4 item(s) found.

What is Quantitative Story-Telling?

What is Quantitative Story-Telling?

Quantitative Story-Telling (QST) involves a participative and deliberative analysis of the quality of proposed or available policies and narratives on governance.

QST proceeds at first and foremost ‘via negativa’, using a method of falsification of the available options with respect to:

  • feasibility (compatibility with external constraints);
  • viability (compatibility with internal constraints); and
  • desirability (compatibility with normative values adopted in the given society).

This analysis – to be performed participatively with parsimonious use of mathematical modelling and quantification – will test whether any ‘impossibility’ or bottleneck can be identified which allows a framing or option to be falsified (in the sense of proven false). A key step in the identification of the feasibility, viability and desirability domains entails looking through different lens – i.e. dimensions and scales of analysis.

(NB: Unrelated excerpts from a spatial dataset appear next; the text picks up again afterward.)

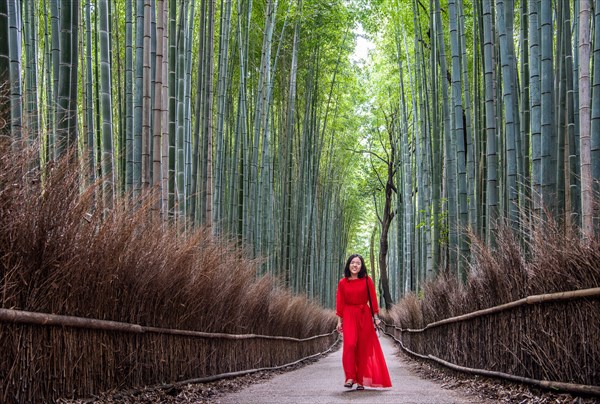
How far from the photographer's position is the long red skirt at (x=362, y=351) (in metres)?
5.74

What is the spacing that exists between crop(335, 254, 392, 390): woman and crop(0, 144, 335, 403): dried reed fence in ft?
3.36

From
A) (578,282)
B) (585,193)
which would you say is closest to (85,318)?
(578,282)

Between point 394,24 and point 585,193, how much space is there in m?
10.3

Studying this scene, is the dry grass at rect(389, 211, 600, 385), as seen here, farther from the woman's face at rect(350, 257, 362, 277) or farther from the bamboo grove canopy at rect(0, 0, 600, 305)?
the woman's face at rect(350, 257, 362, 277)

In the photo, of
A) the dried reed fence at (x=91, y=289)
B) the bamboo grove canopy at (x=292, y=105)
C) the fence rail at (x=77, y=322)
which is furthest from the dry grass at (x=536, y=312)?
the fence rail at (x=77, y=322)

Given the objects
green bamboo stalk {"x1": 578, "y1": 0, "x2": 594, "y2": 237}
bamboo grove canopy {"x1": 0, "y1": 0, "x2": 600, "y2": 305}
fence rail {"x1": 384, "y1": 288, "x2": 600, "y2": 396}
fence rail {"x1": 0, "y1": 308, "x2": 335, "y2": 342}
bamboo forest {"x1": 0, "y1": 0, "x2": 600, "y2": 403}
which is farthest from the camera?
bamboo grove canopy {"x1": 0, "y1": 0, "x2": 600, "y2": 305}

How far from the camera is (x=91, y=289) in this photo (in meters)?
3.72

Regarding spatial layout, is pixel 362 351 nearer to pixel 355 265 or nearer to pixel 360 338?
pixel 360 338

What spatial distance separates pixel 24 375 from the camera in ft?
9.71

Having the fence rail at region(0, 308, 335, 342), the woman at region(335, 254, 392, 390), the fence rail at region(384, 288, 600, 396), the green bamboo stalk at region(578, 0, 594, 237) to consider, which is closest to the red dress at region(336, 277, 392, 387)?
the woman at region(335, 254, 392, 390)

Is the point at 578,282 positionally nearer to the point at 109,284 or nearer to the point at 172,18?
the point at 109,284

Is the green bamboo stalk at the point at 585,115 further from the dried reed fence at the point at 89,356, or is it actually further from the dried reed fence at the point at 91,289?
the dried reed fence at the point at 89,356

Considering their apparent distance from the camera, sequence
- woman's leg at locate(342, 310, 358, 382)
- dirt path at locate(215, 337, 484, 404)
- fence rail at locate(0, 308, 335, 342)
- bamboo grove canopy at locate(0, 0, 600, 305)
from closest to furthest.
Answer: fence rail at locate(0, 308, 335, 342), dirt path at locate(215, 337, 484, 404), bamboo grove canopy at locate(0, 0, 600, 305), woman's leg at locate(342, 310, 358, 382)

In these analyses the required tools and representations are continuously adapting to the task, as the quantification strategy useful to study feasibility is not the same as the one to test viability. In turn desirability demands direct interaction with the social actors carrying legitimate but contrasting normative values (Giampietro et al. 2006). An additional analytic steps might then combine these findings in a multi-criteria setting (Munda, 2008), or using so called ethical matrices (Mepham, 1996).

A desirable feature of QST is indeed that instead of searching for an optimal solution in a given problem space (what economics offers) it strives to enlarge the problem space itself and then map its attribute in terms of feasibility, viability and desirability. This implies that more time is spent on defining the problem and relatively less in populating this with data, indicators and models.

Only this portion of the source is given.